■ WHAT IS BEING ASKED:
Reproduce every one of the following entries verbatim, preserving each line and its order.

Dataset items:
>> start
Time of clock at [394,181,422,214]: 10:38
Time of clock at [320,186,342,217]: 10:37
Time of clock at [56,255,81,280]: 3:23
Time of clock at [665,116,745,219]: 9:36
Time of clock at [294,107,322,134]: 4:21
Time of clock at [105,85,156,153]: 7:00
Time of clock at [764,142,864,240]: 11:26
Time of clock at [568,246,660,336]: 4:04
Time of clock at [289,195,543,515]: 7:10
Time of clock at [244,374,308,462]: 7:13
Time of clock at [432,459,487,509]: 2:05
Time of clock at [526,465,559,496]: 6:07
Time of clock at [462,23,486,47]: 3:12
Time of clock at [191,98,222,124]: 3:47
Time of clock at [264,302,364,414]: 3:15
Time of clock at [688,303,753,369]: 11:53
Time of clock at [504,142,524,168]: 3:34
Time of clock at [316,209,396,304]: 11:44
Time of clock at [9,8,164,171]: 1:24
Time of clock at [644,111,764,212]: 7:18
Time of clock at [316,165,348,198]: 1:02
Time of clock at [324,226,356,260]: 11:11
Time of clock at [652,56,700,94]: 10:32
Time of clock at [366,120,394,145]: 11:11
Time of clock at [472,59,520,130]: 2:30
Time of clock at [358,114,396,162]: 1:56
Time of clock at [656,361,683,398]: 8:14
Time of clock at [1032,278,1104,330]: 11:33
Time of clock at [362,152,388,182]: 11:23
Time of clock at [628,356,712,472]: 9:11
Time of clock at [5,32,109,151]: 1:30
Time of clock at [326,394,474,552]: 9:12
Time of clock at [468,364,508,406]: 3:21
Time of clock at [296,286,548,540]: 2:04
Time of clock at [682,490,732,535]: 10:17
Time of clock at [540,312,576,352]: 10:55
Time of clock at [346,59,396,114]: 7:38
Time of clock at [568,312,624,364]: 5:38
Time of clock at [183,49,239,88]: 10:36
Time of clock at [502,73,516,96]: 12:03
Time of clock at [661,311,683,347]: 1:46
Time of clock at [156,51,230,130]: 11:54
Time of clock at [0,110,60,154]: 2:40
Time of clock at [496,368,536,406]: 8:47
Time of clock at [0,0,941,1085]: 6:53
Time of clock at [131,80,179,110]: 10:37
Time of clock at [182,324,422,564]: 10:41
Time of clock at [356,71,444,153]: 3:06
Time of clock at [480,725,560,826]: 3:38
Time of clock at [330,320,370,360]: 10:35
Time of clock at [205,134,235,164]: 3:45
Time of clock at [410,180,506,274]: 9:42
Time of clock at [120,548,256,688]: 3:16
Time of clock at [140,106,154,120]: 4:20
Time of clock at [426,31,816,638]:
>> end
■ SOLVED EXERCISE:
Time of clock at [394,181,422,214]: 10:38
Time of clock at [320,186,342,217]: 10:37
Time of clock at [56,255,81,280]: 3:23
Time of clock at [665,116,745,219]: 9:36
Time of clock at [294,107,322,134]: 4:21
Time of clock at [105,85,156,153]: 7:00
Time of clock at [764,142,864,240]: 11:26
Time of clock at [568,246,660,336]: 4:04
Time of clock at [289,195,543,515]: 7:10
Time of clock at [244,374,308,462]: 7:13
Time of clock at [432,459,487,509]: 2:05
Time of clock at [526,465,559,496]: 6:07
Time of clock at [462,23,486,47]: 3:12
Time of clock at [191,98,222,124]: 3:47
Time of clock at [264,302,364,414]: 3:15
Time of clock at [688,303,753,369]: 11:53
Time of clock at [504,142,524,168]: 3:34
Time of clock at [316,209,396,304]: 11:44
Time of clock at [9,8,164,171]: 1:24
Time of clock at [644,111,764,212]: 7:18
Time of clock at [316,165,348,198]: 1:02
Time of clock at [324,226,356,260]: 11:11
Time of clock at [652,56,700,94]: 10:32
Time of clock at [366,120,394,145]: 11:11
Time of clock at [472,59,520,130]: 2:30
Time of clock at [358,114,396,162]: 1:56
Time of clock at [656,361,683,398]: 8:14
Time of clock at [1032,278,1104,330]: 11:33
Time of clock at [362,152,388,182]: 11:23
Time of clock at [628,356,712,472]: 9:11
Time of clock at [5,32,109,151]: 1:30
Time of clock at [326,394,474,552]: 9:12
Time of clock at [468,364,508,406]: 3:21
Time of clock at [296,286,548,540]: 2:04
Time of clock at [682,490,732,535]: 10:17
Time of clock at [540,312,576,352]: 10:55
Time of clock at [346,59,396,114]: 7:38
Time of clock at [568,312,624,364]: 5:38
Time of clock at [183,49,239,88]: 10:36
Time of clock at [502,73,516,96]: 12:03
Time of clock at [661,311,683,347]: 1:46
Time of clock at [156,51,230,130]: 11:54
Time of clock at [0,110,60,154]: 2:40
Time of clock at [496,368,536,406]: 8:47
Time of clock at [0,0,941,1085]: 6:53
Time of clock at [131,80,179,110]: 10:37
Time of clock at [182,324,422,564]: 10:41
Time of clock at [356,71,444,153]: 3:06
Time of clock at [480,725,560,826]: 3:38
Time of clock at [330,320,370,360]: 10:35
Time of clock at [205,134,235,164]: 3:45
Time of clock at [410,180,506,274]: 9:42
Time of clock at [120,548,256,688]: 3:16
Time of clock at [140,106,154,120]: 4:20
Time of clock at [426,31,816,638]:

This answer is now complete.